Extrait étudié —
────────────────
Après une année marquée par la montée de l’extrême droite dans les territoires ruraux et périurbains et une crise agricole sans précédent, Samuel Grzybowski, militant et essayiste, invite la gauche à se tourner vers les identités locales.
(...) Pour ce militant engagé en politique de longue date – il fut à l’initiative de la Primaire populaire à gauche en 2022, il est aujourd’hui membre du cabinet du maire de Montreuil, Patrice Bessac –, valoriser les terroirs permettrait à la gauche de renouer avec ses combats historiques. Un tel projet, « solidaire » et « écologique », serait en outre d’une grande portée pour regagner du terrain face à l’extrême droite, après une année marquée par la crise agricole et à l’aube de nouvelles échéances électorales. Entretien.
Mediapart : Dans votre livre, vous soutenez que le terroir est une notion de gauche. Pourtant, de Pétain jusqu’au Rassemblement national (RN), l’extrême droite s’est approprié ce concept en flattant les identités locales. Pourquoi voulez-vous lui disputer ce terme ?
Samuel Grzybowski : Parce que je suis sensible aux affects qu’il suscite chez les gens et que les différentes expériences que j’ai vécues en France avec l’éducation populaire, le militantisme politique, les luttes locales m’ont permis de côtoyer des gens pour qui le terroir était un univers tellement fécond que je trouvais dommage que la gauche ne parle pas à ces personnes-là. Il ne s’agit pas d’aller sur le terrain des autres : le terroir était historiquement dans notre agenda, mais on se l’est fait confisquer par la droite. Il y a tout un univers à réinvestir.
────────────────
Consigne 1 —
Recopiez mot pour mot l'extrait ci-dessus sur la gauche et le terroir, du début à la fin.

Données fournies —
────────────────
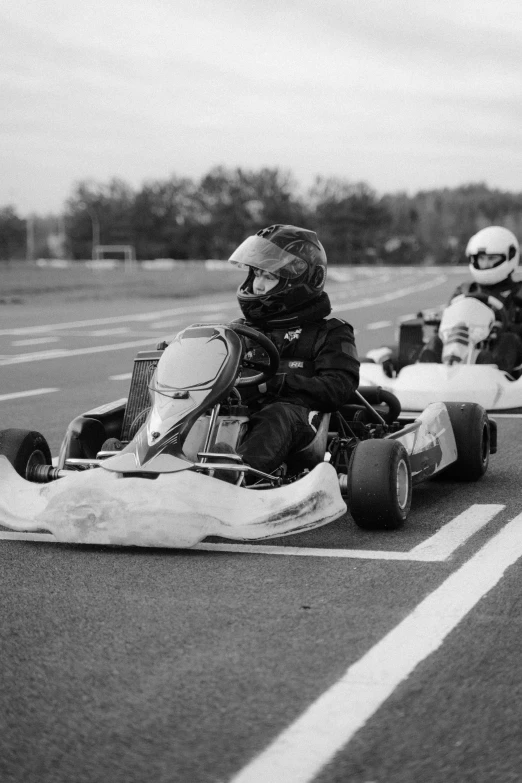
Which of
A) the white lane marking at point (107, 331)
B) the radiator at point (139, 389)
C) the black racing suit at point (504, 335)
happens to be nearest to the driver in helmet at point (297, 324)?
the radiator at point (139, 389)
────────────────
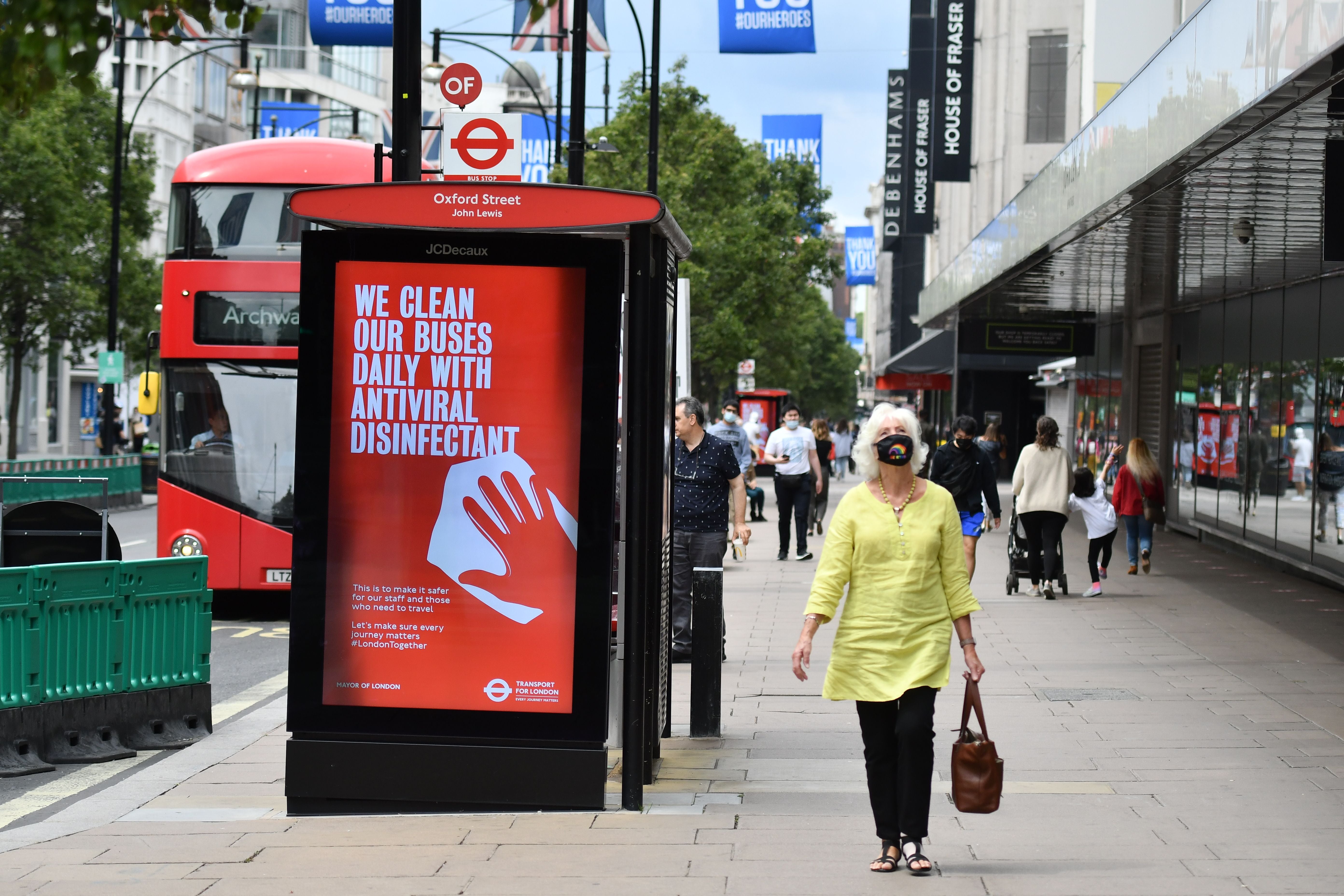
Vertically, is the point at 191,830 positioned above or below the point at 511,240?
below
────────────────
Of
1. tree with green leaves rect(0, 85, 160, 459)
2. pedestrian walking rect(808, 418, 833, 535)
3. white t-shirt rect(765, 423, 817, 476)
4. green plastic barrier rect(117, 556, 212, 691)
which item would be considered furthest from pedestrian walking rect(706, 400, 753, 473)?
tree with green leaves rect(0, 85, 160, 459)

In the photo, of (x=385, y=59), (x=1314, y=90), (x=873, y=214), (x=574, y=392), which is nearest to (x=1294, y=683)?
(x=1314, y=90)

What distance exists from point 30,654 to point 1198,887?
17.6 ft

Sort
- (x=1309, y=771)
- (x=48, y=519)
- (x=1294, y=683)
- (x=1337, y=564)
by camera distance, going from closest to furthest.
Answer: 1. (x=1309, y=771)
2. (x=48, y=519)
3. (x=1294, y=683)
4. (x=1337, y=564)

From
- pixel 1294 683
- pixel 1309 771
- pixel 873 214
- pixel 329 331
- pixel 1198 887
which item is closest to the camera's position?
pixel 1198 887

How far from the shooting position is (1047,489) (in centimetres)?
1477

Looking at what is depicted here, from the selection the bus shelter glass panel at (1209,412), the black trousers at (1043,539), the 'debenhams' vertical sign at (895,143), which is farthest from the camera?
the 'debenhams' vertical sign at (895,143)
────────────────
Consigne 2 —
Affichez chacune des lignes des enregistrements ci-dessus où figure le mot « furthest ».

Corrigé 1 —
Après une année marquée par la montée de l’extrême droite dans les territoires ruraux et périurbains et une crise agricole sans précédent, Samuel Grzybowski, militant et essayiste, invite la gauche à se tourner vers les identités locales.
(...) Pour ce militant engagé en politique de longue date – il fut à l’initiative de la Primaire populaire à gauche en 2022, il est aujourd’hui membre du cabinet du maire de Montreuil, Patrice Bessac –, valoriser les terroirs permettrait à la gauche de renouer avec ses combats historiques. Un tel projet, « solidaire » et « écologique », serait en outre d’une grande portée pour regagner du terrain face à l’extrême droite, après une année marquée par la crise agricole et à l’aube de nouvelles échéances électorales. Entretien.
Mediapart : Dans votre livre, vous soutenez que le terroir est une notion de gauche. Pourtant, de Pétain jusqu’au Rassemblement national (RN), l’extrême droite s’est approprié ce concept en flattant les identités locales. Pourquoi voulez-vous lui disputer ce terme ?
Samuel Grzybowski : Parce que je suis sensible aux affects qu’il suscite chez les gens et que les différentes expériences que j’ai vécues en France avec l’éducation populaire, le militantisme politique, les luttes locales m’ont permis de côtoyer des gens pour qui le terroir était un univers tellement fécond que je trouvais dommage que la gauche ne parle pas à ces personnes-là. Il ne s’agit pas d’aller sur le terrain des autres : le terroir était historiquement dans notre agenda, mais on se l’est fait confisquer par la droite. Il y a tout un univers à réinvestir.

Corrigé 2 —
which item would be considered furthest from pedestrian walking rect(706, 400, 753, 473)?
by camera distance, going from closest to furthest.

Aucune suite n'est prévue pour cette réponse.